John Hull, a Colorado- based professor whose paintings are on view at Alpha Gallery, recently spent a season following the Wichita Wranglers farm league baseball team. With a loose, Manet-like touch, on small to medium-size and, in some cases, extra-wide canvases, he made a series of gently moody views of games in progress, practice sessions, spectators watching, and players just sitting around talking.
Meanwhile, Samson Projects offers paintings by Craig Drennen, who during the past five years has dedicated all his work to the movie "Supergirl," a 1984 box office bomb. (Drennen teaches at the Savannah College of Art and Design in Georgia.) Mixing the conceptualism of Marcel Duchamp and the semi-Pop, illustrative styles of Jasper Johns and Ed Ruscha , Drennen creates amalgams of abstraction, representation, and collage that meditate on celebrity, the mass media, and virtual reality.
On the face of it, these two artists would seem to be working opposite ends of the cultural spectrum.
With the paintings in his exhibition -- called "Pictures From the Phantom Zone" after an episode in "Supergirl" -- Drennen revels in the dizzying, often absurd disjunctions, contradictions, and complications of postmodernity. From his urbane perspective, spectral realities conjured by electronic media might matter as much as, if not more than, concretely real people, places and things.
In one painting, a ghostly portrait on a white square of "Supergirl" star Helen Slater appears to be pasted onto a panoramic field of vaporous, pinkish color. In a companion piece, the portrait has been reversed: Attached to another pink field is the carefully painted illusion of the back side of a canvas on its wooden stretcher, which you could mistake at first glance for the real thing.

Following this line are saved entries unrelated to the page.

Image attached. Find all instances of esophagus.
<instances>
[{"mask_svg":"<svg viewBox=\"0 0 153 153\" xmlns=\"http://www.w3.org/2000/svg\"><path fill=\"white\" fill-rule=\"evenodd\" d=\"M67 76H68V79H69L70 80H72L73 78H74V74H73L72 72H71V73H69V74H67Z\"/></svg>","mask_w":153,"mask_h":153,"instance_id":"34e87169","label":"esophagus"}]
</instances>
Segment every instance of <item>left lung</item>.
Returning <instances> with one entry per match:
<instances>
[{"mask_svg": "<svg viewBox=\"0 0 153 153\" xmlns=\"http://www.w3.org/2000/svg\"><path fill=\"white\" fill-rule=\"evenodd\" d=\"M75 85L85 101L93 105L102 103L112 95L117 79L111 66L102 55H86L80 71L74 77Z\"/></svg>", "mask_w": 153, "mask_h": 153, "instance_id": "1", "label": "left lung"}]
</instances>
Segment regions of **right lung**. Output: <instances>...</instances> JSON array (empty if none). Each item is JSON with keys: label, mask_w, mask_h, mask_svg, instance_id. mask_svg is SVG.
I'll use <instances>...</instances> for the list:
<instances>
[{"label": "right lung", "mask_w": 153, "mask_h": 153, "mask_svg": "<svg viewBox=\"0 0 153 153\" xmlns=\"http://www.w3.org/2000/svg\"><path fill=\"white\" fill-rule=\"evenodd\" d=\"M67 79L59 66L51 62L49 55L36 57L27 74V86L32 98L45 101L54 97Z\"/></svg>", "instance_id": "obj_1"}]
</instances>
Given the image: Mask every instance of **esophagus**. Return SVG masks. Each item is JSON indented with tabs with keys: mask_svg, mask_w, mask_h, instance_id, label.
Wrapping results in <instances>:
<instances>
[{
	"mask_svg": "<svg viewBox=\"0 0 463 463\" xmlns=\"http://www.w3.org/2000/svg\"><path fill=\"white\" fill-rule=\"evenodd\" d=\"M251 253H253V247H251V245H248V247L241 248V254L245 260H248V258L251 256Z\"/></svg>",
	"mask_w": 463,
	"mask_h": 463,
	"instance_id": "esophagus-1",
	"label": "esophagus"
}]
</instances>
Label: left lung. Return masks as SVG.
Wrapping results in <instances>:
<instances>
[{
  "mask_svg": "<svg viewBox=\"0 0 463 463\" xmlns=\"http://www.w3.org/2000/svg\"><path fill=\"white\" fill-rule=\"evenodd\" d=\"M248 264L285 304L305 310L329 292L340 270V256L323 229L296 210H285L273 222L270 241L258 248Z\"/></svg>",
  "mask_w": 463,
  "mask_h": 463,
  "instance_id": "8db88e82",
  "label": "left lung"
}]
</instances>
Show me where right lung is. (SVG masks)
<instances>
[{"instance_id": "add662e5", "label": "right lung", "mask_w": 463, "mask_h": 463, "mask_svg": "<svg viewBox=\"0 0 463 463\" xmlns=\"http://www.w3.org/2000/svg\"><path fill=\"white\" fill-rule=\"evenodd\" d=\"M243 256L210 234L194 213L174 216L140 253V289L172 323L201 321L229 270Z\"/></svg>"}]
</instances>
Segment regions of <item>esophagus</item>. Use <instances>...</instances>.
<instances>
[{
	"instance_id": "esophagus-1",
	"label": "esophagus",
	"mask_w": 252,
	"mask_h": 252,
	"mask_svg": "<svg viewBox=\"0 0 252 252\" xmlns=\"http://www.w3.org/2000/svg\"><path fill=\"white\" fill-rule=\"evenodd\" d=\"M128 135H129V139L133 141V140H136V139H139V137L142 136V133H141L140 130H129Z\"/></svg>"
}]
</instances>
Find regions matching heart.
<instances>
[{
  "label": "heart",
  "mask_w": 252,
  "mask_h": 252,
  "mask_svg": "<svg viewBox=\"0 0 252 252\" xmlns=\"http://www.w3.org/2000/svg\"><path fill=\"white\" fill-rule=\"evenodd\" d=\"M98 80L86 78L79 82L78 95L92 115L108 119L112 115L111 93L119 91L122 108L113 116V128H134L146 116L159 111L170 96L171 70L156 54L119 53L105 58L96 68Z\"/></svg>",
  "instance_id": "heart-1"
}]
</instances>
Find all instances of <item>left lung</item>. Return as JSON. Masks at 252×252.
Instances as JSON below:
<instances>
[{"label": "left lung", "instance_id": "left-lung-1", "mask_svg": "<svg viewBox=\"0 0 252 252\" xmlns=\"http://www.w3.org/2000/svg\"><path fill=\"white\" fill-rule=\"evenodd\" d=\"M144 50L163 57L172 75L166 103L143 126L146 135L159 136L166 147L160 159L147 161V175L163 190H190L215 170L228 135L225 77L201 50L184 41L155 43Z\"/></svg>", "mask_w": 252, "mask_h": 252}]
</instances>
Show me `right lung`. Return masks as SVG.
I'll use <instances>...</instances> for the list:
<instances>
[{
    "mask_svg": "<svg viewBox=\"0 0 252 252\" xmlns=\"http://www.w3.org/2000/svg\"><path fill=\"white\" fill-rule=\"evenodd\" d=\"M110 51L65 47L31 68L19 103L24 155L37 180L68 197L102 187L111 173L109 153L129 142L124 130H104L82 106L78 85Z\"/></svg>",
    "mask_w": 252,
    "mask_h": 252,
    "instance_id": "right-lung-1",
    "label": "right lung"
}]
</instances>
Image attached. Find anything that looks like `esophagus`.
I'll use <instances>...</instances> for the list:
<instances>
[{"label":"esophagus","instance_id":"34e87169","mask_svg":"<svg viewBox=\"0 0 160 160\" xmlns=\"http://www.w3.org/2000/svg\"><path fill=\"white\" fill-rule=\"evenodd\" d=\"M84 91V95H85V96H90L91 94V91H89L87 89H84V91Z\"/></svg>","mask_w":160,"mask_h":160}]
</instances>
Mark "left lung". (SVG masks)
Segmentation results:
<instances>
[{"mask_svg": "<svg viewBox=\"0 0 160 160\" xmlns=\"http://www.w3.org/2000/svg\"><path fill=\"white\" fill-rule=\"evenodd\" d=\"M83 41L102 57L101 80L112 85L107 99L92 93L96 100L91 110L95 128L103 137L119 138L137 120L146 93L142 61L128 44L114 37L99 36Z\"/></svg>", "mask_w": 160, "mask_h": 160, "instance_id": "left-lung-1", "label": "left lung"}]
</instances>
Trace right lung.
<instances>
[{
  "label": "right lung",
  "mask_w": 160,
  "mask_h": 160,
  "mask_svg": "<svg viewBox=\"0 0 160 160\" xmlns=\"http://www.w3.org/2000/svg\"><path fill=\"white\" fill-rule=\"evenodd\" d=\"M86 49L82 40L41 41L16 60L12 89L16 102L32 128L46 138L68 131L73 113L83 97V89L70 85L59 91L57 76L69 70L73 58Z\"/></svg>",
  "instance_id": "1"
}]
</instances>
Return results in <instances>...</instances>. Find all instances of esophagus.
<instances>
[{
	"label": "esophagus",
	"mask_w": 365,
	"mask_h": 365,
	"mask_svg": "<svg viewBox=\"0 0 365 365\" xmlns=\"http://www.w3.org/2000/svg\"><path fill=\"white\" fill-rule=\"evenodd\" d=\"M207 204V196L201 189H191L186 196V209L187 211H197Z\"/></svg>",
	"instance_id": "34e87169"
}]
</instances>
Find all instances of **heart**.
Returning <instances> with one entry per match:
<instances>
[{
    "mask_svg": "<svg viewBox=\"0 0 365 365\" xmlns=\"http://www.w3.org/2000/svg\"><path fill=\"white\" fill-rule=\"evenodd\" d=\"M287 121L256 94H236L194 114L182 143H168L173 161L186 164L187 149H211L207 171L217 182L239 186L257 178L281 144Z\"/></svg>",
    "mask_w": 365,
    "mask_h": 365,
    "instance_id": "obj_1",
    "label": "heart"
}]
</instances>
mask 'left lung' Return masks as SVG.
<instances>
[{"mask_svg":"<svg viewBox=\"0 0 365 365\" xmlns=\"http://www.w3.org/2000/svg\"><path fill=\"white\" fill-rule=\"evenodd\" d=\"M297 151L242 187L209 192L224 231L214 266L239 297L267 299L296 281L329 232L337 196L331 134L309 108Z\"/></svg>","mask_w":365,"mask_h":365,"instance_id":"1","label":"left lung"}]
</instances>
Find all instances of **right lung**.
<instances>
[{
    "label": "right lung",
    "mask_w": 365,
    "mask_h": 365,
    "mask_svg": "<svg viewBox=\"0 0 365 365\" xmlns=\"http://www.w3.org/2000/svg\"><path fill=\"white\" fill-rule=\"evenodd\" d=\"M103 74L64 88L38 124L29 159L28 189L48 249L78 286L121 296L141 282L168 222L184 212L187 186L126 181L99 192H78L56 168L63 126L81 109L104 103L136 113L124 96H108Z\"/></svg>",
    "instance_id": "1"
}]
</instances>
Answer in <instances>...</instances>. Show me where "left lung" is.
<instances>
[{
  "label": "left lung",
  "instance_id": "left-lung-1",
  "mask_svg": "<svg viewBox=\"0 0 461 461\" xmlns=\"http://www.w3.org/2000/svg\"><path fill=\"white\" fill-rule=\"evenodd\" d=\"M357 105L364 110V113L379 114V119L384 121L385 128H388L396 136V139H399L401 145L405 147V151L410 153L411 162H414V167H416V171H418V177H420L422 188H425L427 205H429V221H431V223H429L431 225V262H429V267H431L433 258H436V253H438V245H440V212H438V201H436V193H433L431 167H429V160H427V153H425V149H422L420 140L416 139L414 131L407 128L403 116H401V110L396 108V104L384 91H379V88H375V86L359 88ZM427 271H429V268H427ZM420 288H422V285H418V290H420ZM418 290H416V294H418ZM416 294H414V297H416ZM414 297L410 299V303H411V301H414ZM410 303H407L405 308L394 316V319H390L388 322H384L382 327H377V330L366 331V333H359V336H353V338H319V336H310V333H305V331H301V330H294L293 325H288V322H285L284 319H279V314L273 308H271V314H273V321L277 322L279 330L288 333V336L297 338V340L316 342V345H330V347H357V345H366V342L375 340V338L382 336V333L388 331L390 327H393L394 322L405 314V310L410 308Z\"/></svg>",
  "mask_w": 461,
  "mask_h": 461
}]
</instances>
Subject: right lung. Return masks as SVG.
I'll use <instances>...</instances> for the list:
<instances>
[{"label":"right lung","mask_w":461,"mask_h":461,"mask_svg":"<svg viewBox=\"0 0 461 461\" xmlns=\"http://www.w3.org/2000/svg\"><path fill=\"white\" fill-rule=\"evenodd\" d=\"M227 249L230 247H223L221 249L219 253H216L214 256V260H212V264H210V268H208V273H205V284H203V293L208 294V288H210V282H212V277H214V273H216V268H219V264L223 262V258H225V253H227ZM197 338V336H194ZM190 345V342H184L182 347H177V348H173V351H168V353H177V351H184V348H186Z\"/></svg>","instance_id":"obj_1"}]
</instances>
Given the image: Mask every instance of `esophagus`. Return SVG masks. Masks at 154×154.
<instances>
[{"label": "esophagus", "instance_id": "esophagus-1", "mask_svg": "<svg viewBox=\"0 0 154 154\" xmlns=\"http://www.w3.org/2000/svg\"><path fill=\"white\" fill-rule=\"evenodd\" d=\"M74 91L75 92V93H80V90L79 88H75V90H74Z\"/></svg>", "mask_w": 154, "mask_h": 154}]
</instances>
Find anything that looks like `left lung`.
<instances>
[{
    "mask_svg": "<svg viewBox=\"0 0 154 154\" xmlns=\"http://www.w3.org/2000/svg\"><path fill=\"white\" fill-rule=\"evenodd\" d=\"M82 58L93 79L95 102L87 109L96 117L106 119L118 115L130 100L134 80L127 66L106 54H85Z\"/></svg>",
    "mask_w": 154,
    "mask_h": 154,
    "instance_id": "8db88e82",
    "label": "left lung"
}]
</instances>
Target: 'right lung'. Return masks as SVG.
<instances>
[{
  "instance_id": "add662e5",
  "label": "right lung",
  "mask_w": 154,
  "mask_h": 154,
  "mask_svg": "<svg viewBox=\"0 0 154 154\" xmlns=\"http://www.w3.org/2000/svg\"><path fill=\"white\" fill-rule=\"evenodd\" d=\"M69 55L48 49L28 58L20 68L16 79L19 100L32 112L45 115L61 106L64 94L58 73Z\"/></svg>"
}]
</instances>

In another series, the blocky letters VHS and DVD (old and new video formats) hover mysteriously against wide, gray, foggy skies like celestial messages from some electronic deity. Look closely and you discover they are three-dimensional constructions made of blue-lined notebook paper and masking tape, all neatly rendered in two dimensions by Drennen's finely tuned brush.
Hull's baseball paintings, on the other hand, suggest nostalgia for the days when people experienced life directly and for real, without the intervention of electronic technology. His paintings are based partly on photographs, but he makes them by hand, and he tries to capture how things really seem to the naked eye. They exhibit a compelling tension between their sensuous painted surfaces and the luminous, real-world spaces that they deftly evoke.
There's an undercurrent of sadness in Hull's paintings. Notice that the stands are mostly empty during games and that the fans you see up close look dazed and vaguely disconsolate. Nondescript buildings, electronic transmission towers, and other depressing features of the modern landscape rise up in the backgrounds of some pictures.
I'm struck especially by one wide-angle picture in which a young woman in a midriff- baring T-shirt and, a few feet away, a mountainous guy with a big gut watch from the foreground while far away the game goes on before a nearly vacant stadium. If the mordant short-story writer Raymond Carver made baseball paintings, they would look like this. It's called -- at least partly ironically, I have to believe -- "I Can't Think of a Place I'd Rather Be."
Is it too much of a stretch to see Hull's work as a portrait of red state America contemplating the decline of its own idealism in the Iraq War era?
In the past, Hull has painted images resembling low-budget action movie scenes with seedy characters involved in suspicious activities in rural places. Like those earlier works, Hull's baseball paintings are morality tales. Their poetic power is in how subtly they explore a longing for moral clarity that is hard to find in modern life. Major League Baseball, with its steroid scandals and exorbitant salaries, fails to deliver the kind of ennobling purity of purpose it once apparently did. But there might be hope for the farm league.
In a way, Drennen is not that far from Hull. His paintings are about cognitive disorientation, but they are also about moral confusion, about a world flooded by cheap entertainment in which it is hard to know not only what you can believe in but what is really worth believing in. What both artists admirably sustain is faith in the old-fashioned art of painting as a way to process the bewildering flux of contemporary experience.